No, EDSA is not dead. On the contrary, to borrow from Salud Algabre, each EDSA is “a step in the right direction.”
EDSA I (or People Power I) had a limited goal: to end the Marcos dictatorship that had essentially dismantled the traditional inner circles, the “old money” elites. The new trustee, Cory Aquino, thus represented the restoration of the old power. But the rise of Joseph “Erap” Estrada, a Marcos lieutenant, and of the “Binondo intsik behos” threatened anew the old elite power structures. The command center could not possibly permit an “outsider” to wield too much political power or for Erap’s midnight buddies to consolidate considerable economic power. Hence, through the media of mass communication the higher circle controls, the demonization of Erap: sugarol, babaero, lasengero at bobo. Consequently, Erap was ousted from the presidency by the EDSA II stratagem of “withdrawal of support” and “constructive resignation.”

Make no mistake about it: during both EDSAs people power and elite power rode upon each other’s back, with the latter keeping as expected the reins of the command center. There’s one notable contrast. Whereas Cory Aquino of EDSA I, at the inception of her administration, was open to a wider spectrum of meaningful reforms, GMA of EDSA II was quick to announce on the first day of office her deep-rooted conservative agenda: conserve the system for the “market-dominant minority” of economic elites.
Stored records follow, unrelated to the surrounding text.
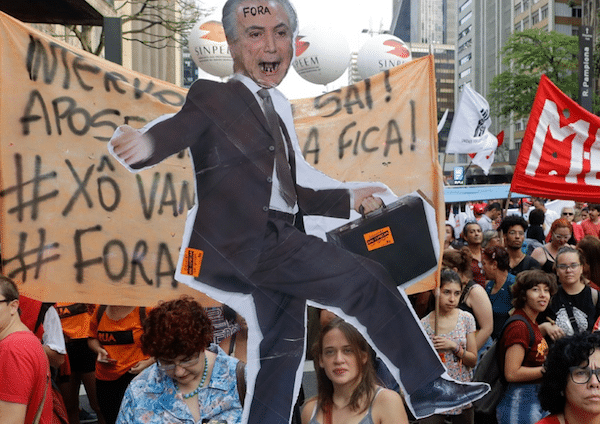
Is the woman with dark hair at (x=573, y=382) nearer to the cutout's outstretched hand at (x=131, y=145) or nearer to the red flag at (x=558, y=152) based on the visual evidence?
the cutout's outstretched hand at (x=131, y=145)


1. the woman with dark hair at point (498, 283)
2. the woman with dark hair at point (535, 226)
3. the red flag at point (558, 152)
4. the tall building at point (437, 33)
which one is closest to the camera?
the woman with dark hair at point (498, 283)

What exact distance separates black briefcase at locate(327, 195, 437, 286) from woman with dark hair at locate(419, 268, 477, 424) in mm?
816

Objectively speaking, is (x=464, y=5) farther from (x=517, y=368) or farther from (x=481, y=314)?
(x=517, y=368)

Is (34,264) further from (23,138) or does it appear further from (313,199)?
(313,199)

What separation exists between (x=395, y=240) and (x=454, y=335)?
1.32 m

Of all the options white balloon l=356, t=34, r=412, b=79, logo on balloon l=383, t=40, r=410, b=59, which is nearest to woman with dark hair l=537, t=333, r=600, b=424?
white balloon l=356, t=34, r=412, b=79

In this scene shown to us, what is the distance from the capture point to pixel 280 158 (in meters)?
3.15

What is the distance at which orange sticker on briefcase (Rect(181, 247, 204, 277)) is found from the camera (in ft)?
10.1

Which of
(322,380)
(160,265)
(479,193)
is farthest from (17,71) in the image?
(479,193)

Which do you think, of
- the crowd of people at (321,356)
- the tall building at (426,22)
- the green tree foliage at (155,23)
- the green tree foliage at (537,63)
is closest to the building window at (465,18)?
the tall building at (426,22)

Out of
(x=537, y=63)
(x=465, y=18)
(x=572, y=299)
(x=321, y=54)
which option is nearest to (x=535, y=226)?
(x=572, y=299)

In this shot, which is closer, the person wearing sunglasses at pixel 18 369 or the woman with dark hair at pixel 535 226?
the person wearing sunglasses at pixel 18 369

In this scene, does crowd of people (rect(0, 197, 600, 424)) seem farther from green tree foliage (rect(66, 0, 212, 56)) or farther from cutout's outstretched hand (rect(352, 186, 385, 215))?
green tree foliage (rect(66, 0, 212, 56))

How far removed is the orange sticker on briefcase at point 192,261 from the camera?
308 centimetres
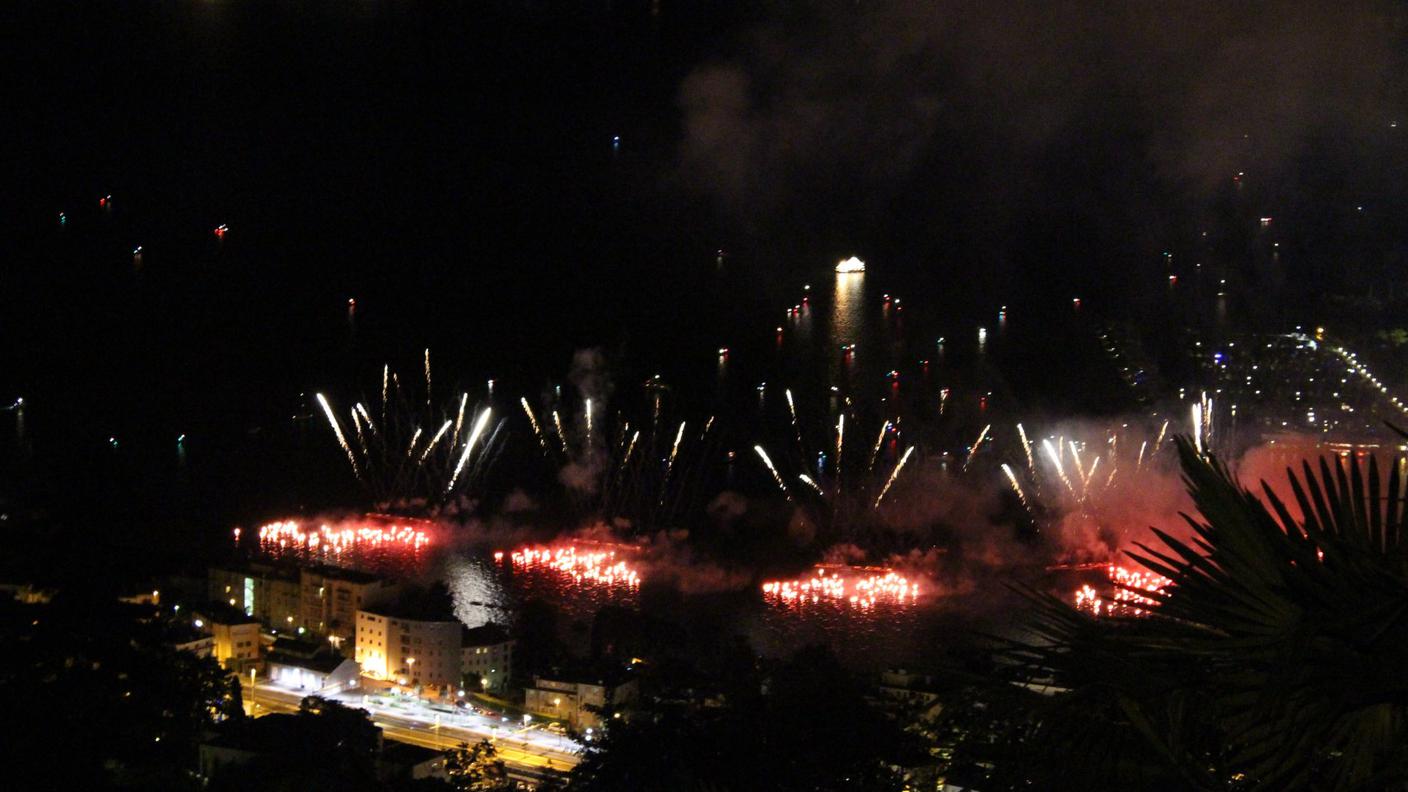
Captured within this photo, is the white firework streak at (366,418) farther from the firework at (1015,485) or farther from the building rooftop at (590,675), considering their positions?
the building rooftop at (590,675)

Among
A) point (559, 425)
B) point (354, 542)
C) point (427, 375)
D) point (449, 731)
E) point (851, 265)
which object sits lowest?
point (449, 731)

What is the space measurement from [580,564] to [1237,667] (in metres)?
12.0

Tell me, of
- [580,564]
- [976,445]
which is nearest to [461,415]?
[580,564]

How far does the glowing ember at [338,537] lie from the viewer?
43.7ft

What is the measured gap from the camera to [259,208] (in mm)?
14891

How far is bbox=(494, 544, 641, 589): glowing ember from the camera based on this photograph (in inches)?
474

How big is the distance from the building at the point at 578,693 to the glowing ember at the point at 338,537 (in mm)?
5493

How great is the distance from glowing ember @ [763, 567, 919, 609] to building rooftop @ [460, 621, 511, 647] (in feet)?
9.07

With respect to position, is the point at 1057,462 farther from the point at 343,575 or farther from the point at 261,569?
the point at 261,569

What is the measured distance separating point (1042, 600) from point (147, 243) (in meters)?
14.9

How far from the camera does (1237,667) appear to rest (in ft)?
2.37

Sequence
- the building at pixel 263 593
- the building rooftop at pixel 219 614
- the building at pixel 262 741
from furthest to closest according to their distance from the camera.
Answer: the building at pixel 263 593
the building rooftop at pixel 219 614
the building at pixel 262 741

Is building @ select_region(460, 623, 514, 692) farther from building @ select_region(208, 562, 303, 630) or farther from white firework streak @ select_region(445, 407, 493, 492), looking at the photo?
white firework streak @ select_region(445, 407, 493, 492)


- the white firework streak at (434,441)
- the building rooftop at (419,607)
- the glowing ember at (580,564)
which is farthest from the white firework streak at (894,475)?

Necessarily a part of a larger problem, Arroyo is not the economist she claims to be who sees a problematic political economy she is willing to solve. She comes out first and foremost a politician adroitly capable of being Marcosian sans martial law, prematurely thrust into power as the elites’ best wager to protect their interests and power structures. Now, as Arroyo shows signs of waning, the elites are again ready to double-bet on the People Power III crowd, hoping to package a surrogate as the people’s next champion.


Anonymous Ano nymous said...

I was taken aback you revealing anti-Chinese prejudice... now I realize I should not have been.

February 20, 2008 5:31 PM  
Anonymous ano nymous said...

Old man of Philippine journalism Amando Doronilla writes:

In 1986, the call of Jaime Cardinal Sin sent more than a million people to the streets to protect the forces allied with Defense Minister Juan Ponce Enrile and Gen. Fidel Ramos from the troops that remained loyal to Ferdinand Marcos. In today's setting the Roman Catholic hierarchy is less unified than during the time of Cardinal Sin. The Church also does not have a leader as influential as Sin.

The strongest statement of the Catholic Bishops' Conference of the Philippines called on the religious rank and file and the people to take "communal action" in the search for truth. It was hardly a call to arms for street activism by the faithful, led by priests and nuns who spearheaded the Church's involvement in mass action in 1986.

Although there are signs of increasing public outrage over the NBN scandal, a higher state of outrage is needed to send huge numbers of people to the streets. The military is watching the size of the crowd before it makes a move either to remain loyal to the commander in chief or withdraw support, like it did in 2001, when the general staff dumped Estrada.

February 26, 2008 12:01 AM  
Anonymous Ano nymous said...

But really... the military should just take over and be done with the charade. For years is probably all the time that is needed for a Lee Kuan Yew dictator to be caretaker in Malacanang to whip the Filipino population into shape!!!!

Bring back FVR!!! Ping Lacson will be okay by me, too!!!!